Bassin du Lac Tchad : Terrorisme Djihadiste : 260 attaques de Daech en 2026.


  • Direct Info
  • 13 juillet 2026

Selon les données du premier semestre 2026, l’État islamique en Afrique de l’Ouest (ISWAP) concentre près de la moitié de ses actions mondiales dans la sous-région, faisant du Nigéria le pays le plus ciblé au monde.

Le bassin du lac Tchad demeure l’épicentre mondial du terrorisme djihadiste. Le bilan sécuritaire du premier semestre de l’année 2026 met en lumière une hyperactivité alarmante de la branche locale de Daech, connue sous l’appellation d’ISWAP (État islamique en Afrique de l’Ouest), confirmant le déplacement de la menace principale du Moyen-Orient vers le continent africain.

À l’échelle mondiale, le Nigéria se positionne, et de très loin, comme le territoire le plus lourdement frappé par les opérations de Daech au cours des six premiers mois de l’année.

Sur un total de 534 attaques revendiquées par l’organisation terroriste à travers la planète, le Nigéria en comptabilise à lui seul 217. Ce chiffre macroéconomique de la terreur démontre la résilience et l’ancrage profond des cellules terroristes dans le nord-est du pays, malgré les multiples offensives militaires menées par les forces armées nigérianes.

La menace ne s’arrête pas aux frontières du Nigéria. En intégrant les dynamiques transfrontalières, c’est l’ensemble de la coalition de la Force multinationale mixte (FMM) qui subit la pression asymétrique de l’ISWAP.

Le bilan des revendications pour le premier semestre 2026, s’établit comme suit dans la sous-région ; en terme de
Pays affectés et Nombre d’attaques revendiquées (ISWAP). Nous avons au Nigéria, 217 attaques ; Niger, 36 ; Cameroun, 07 ; pour un total dans le Bassin du Lac Tchad, de 260 attaques.

Avec ces 260 attaques enregistrées, le bassin du lac Tchad concentre à lui seul près de 49% du total mondial des actions terroristes revendiquées par la maison-mère de Daech.

Si le Cameroun affiche un bilan comparativement plus faible avec 7 attaques recensées (principalement localisées dans la région de l’Extrême-Nord), la vigilance reste de mise. Le Niger, avec 36 assauts, paie également un lourd tribut, notamment dans la région de Diffa.

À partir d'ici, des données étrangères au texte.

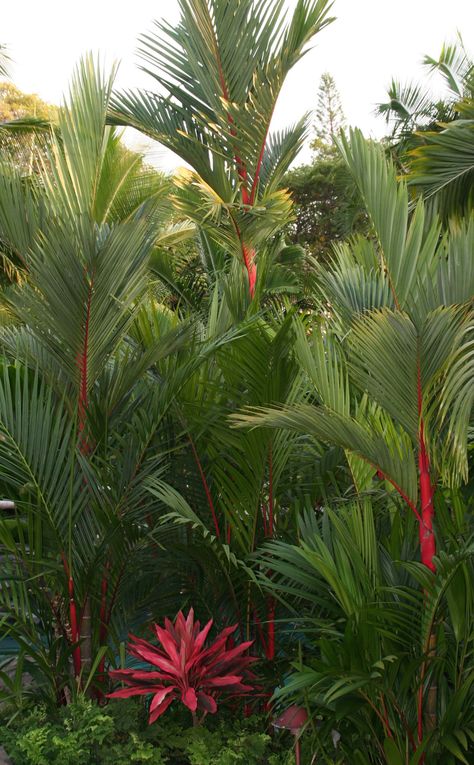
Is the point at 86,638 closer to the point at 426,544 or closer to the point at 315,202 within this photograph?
the point at 426,544

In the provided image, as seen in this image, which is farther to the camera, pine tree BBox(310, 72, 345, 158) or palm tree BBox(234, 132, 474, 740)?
pine tree BBox(310, 72, 345, 158)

Ces statistiques démontrent que l’ISWAP exploite habilement les zones de porosité frontalière pour planifier ses attaques et se replier.

Pour les experts en sécurité, ces données rappellent l’urgence absolue de renforcer la coopération en matière de renseignement et de mener des opérations conjointes simultanées entre le Nigéria, le Niger, le Cameroun et le Tchad pour asphyxier les réseaux logistiques de l’organisation.